### Problem statement
Starting at the line that has "By looking at the image, is" and continuing through the last of the lines, switch "wooden crossbeam" to "wooden rafter" and reproduce only those lines, leaving everything else unchanged.

↓

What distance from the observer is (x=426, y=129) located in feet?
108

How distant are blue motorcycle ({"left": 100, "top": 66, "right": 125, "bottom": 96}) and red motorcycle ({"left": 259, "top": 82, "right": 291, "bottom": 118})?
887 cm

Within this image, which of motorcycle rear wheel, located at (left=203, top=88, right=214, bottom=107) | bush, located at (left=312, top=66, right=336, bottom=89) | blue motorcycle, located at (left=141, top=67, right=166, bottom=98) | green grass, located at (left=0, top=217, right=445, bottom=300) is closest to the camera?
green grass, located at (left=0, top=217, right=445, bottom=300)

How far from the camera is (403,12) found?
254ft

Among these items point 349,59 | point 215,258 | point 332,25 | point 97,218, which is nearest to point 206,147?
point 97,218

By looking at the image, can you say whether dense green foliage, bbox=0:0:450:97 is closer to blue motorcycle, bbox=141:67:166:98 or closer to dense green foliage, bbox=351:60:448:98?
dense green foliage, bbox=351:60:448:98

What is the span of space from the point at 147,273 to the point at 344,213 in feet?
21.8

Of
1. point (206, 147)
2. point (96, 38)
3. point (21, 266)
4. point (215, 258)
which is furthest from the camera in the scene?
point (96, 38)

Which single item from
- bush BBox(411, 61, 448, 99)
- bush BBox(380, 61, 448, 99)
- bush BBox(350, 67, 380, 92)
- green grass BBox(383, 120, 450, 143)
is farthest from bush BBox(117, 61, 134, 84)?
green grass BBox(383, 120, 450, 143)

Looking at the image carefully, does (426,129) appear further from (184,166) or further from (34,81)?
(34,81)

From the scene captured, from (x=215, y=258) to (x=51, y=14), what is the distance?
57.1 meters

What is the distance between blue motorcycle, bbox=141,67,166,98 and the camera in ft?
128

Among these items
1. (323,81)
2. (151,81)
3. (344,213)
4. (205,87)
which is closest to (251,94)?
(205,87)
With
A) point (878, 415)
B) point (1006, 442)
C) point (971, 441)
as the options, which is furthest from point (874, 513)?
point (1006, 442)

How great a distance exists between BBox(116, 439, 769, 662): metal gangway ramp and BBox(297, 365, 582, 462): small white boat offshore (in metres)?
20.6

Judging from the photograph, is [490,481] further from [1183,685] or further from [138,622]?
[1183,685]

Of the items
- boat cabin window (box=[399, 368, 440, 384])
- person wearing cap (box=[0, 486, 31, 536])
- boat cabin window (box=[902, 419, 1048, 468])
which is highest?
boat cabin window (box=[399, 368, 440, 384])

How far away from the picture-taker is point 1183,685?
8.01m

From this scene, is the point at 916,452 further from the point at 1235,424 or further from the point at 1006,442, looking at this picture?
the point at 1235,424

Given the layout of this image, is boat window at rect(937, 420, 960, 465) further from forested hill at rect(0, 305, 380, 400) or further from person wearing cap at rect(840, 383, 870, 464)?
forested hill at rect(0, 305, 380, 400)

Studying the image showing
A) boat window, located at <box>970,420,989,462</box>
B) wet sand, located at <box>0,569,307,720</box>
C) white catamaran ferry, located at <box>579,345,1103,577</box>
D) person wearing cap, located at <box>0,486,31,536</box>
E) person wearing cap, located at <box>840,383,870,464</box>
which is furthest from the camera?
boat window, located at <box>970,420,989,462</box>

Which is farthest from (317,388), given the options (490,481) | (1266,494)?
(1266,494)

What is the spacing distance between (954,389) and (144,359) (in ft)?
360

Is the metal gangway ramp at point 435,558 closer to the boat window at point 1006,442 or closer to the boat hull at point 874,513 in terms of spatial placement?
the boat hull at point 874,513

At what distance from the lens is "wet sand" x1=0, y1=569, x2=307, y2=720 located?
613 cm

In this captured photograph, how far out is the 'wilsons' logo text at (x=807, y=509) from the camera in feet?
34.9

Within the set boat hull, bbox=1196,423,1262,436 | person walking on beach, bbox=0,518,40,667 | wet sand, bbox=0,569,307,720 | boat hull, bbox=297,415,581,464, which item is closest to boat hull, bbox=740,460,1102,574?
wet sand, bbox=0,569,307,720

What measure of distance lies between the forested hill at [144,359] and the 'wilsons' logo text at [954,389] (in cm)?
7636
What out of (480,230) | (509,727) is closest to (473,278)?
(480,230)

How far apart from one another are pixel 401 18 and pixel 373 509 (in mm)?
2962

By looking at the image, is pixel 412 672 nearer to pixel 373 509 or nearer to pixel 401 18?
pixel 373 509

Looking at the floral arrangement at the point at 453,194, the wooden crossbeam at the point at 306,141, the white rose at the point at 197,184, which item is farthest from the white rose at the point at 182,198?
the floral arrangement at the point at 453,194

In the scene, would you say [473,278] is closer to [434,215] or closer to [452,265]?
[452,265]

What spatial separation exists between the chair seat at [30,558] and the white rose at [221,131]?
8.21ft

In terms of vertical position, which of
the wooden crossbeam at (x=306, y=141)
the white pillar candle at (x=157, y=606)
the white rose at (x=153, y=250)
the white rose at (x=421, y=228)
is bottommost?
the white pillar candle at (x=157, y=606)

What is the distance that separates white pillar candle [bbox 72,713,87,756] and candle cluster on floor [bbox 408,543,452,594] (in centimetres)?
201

↑

### Task solution
By looking at the image, is pixel 412 672 nearer to pixel 373 509 or nearer to pixel 401 18?
pixel 373 509

Looking at the floral arrangement at the point at 453,194, the wooden rafter at the point at 306,141, the white rose at the point at 197,184, which item is farthest from the white rose at the point at 182,198?
the floral arrangement at the point at 453,194

In the scene, would you say [473,278] is closer to [434,215] or closer to [452,265]?
[452,265]

What spatial separation exists between the chair seat at [30,558] and the white rose at [221,131]?
8.21ft

In terms of vertical position, which of
the wooden rafter at (x=306, y=141)
the white pillar candle at (x=157, y=606)
the white rose at (x=153, y=250)
the white rose at (x=421, y=228)
is bottommost?
the white pillar candle at (x=157, y=606)

What is the distance that separates white pillar candle [bbox 72,713,87,756] and candle cluster on floor [bbox 408,543,452,594] (in centimetres)?
201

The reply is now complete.